▸ **REQUIRED ACTION**: Please reproduce the data exactly and omit the pictures.

=== Begin Enclosure ===

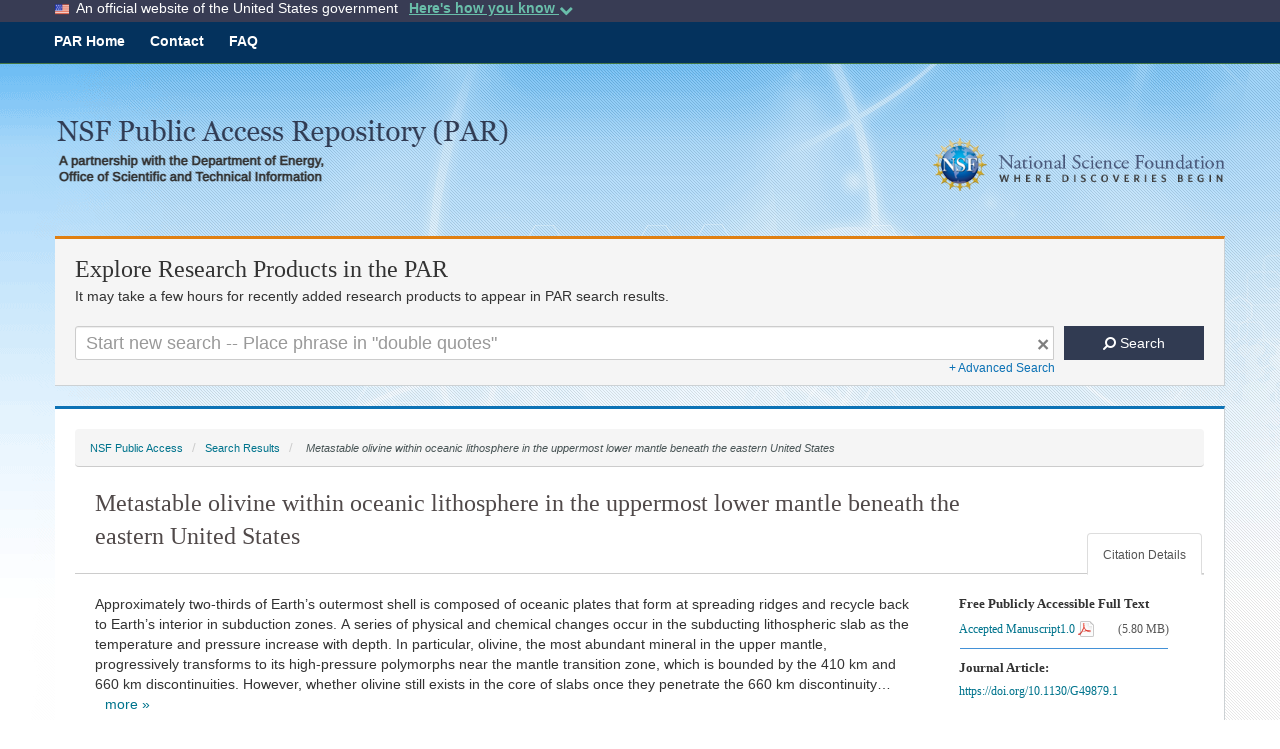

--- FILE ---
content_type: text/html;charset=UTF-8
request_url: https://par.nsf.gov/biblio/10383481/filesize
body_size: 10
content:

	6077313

=== End Enclosure ===

▸ **TASK RESPONSE**:
--- FILE ---
content_type: text/html;charset=UTF-8
request_url: https://par.nsf.gov/biblio/10383481/filesize
body_size: 10
content:

	6077313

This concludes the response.